Berlin’s Bio-Robotics Startup Raises $11.6M to Build the Future of Swarm Intelligence
June 30, 2025
byFenoms Start-Up Research
In one of the most intriguing seed rounds of 2025, SWARM Biotactics has raised $11,591,050 to push the limits of bio-integrated robotics and real-time swarm intelligence. The Berlin-based deeptech company is developing hybrid systems that merge biology and microelectronics - transforming living insects into programmable, mobile, data-gathering devices that can traverse environments where traditional robots fail.
The round, led by Vertex Ventures US with participation from Possible Ventures and Capnamic, reflects growing investor appetite for high-leverage, deeptech infrastructure at the edge of AI, synthetic biology, and robotics.

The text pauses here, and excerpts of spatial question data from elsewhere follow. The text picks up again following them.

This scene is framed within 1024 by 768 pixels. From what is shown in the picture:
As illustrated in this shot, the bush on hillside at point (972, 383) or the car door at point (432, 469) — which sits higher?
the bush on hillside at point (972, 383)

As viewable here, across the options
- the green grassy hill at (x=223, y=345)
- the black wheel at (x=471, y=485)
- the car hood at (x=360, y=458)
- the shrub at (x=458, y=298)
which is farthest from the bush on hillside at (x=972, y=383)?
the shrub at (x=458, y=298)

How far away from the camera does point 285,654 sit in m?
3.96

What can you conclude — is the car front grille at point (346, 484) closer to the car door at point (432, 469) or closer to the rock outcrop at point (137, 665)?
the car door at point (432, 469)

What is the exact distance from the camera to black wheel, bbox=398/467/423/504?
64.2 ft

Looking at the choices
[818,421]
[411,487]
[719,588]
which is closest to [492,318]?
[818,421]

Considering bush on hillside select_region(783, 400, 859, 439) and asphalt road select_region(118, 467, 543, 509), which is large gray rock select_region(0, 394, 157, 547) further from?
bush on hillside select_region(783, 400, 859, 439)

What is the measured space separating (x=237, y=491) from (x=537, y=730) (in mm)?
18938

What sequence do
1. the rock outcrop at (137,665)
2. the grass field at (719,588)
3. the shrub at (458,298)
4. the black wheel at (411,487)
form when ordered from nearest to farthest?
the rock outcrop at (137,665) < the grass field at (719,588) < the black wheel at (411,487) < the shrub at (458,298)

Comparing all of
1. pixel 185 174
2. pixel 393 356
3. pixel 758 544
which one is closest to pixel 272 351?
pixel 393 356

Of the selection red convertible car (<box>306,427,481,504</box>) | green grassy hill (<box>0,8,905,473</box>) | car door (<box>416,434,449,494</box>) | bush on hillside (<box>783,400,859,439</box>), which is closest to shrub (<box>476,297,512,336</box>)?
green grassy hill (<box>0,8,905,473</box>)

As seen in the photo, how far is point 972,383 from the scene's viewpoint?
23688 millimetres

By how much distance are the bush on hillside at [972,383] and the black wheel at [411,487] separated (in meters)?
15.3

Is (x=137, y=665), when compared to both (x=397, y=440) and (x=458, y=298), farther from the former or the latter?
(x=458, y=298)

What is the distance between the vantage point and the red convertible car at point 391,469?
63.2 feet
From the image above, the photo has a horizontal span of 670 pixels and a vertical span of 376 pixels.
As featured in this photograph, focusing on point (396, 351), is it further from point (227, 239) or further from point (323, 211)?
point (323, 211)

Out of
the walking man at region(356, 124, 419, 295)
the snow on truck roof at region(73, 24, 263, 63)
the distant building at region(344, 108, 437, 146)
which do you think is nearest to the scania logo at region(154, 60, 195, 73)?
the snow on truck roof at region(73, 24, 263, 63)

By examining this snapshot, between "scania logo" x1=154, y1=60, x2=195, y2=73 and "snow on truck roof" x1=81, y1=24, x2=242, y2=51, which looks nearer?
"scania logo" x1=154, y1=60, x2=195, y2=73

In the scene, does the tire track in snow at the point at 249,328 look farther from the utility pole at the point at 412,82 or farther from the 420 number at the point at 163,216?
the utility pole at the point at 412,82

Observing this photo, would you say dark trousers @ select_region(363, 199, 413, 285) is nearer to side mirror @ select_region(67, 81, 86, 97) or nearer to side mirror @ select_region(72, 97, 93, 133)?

Operating Beyond Limits - Literally
SWARM’s tagline, “Operating Beyond Limits,” is more than clever marketing. It’s a literal description of their technology. Rather than mimicking biological mobility with hardware, SWARM enhances real insects - adding sensors, wireless comms, and AI-guided swarm behavior to turn nature’s most agile movers into data-smart agents.
Applications include search and rescue in collapsed structures, subterranean inspections, precision agriculture, hazardous material detection, and remote climate monitoring. The use cases are as unconventional as they are necessary - and made possible only by this hybrid of nature and computation.
But perhaps what makes SWARM Biotactics most compelling isn’t just what they’re building - it’s how they’re thinking about what they’re building.
Instead of proving a single, narrow use case first, they focused on creating the interface layer - the abstraction between biology and computation - allowing others to define their own use cases. It’s the classic Stripe or AWS playbook, now applied to bio-integrated robotics. Rather than over-optimizing for one problem, they built a system flexible enough to solve many. In other words, they didn’t just build the tool. They built the rails.
This kind of systems-first thinking is rare, especially in frontier tech. But it’s exactly what gives SWARM its platform potential. When you’re operating in a space where demand is still forming - where industries don’t even know what to ask for yet - your job as a founder isn’t to guess the best use case. It’s to make the space programmable. Once your product becomes the default interface, you don’t need product-market fit - you become the platform the market organizes around.
It’s a lesson any founder building in AI, deeptech, or uncharted verticals should study closely. This is the kind of architectural clarity that earns conviction from top-tier investors.
A Silent Swarm for Hard-to-Reach Places
Conventional robots and drones are limited by their bulk, noise, power consumption, and terrain requirements. SWARM’s bio-hybrid systems bypass these constraints entirely. They require minimal power, make no sound, and thrive in spaces that are inaccessible to silicon-based hardware.
Use cases already being explored include:
- Subterranean and tunnel inspections
- Crop-level environmental analytics
- Disaster zone reconnaissance
- Military surveillance and intel gathering
- Bio-ecological data collection in extreme climates
By working with biology instead of against it, SWARM unlocks ultra-efficient intelligence at the edge - where traditional tech simply cannot go.
Strategic Backing and Infrastructure Thinking
The $11.6M seed round enables SWARM to scale both its platform and product stack. Funding will go toward expanding its AI control layer, integrating with partner ecosystems, and launching a developer-friendly interface for mission scripting and swarm behavior programming.
With support from a top-tier syndicate, including Vertex Ventures US, Possible Ventures, and Capnamic, the company now sits at the crossroads of synthetic biology, AI, and automation - ready to define a new interface for living machines.
Building Living Infrastructure, Not Just Hardware
Led by founder Stefan Wilhelm, SWARM Biotactics is building what many consider a new category: living infrastructure. The company’s approach is respectful and symbiotic - enhancing biological systems rather than replacing them. And by treating insects as programmable agents within a modular control layer, they are creating the basis for a broader operating system - one that works in nature, powered by nature.
Their SDK and developer tools, currently in testing, will let customers customize behaviors, collect mission data, and orchestrate complex, multi-agent field deployments - all without needing to modify hardware. It's a true "software-defined biology" model.
What Comes Next?
With commercial pilots active across Europe and North America, and strong interest from clients in defense, agriculture, and climate resilience, SWARM is preparing for larger-scale deployment in 2026. Its upcoming SDK launch and swarm-control dashboard are poised to make this technology accessible far beyond the lab.
What started as a science experiment is now scaling into a software platform for biology itself.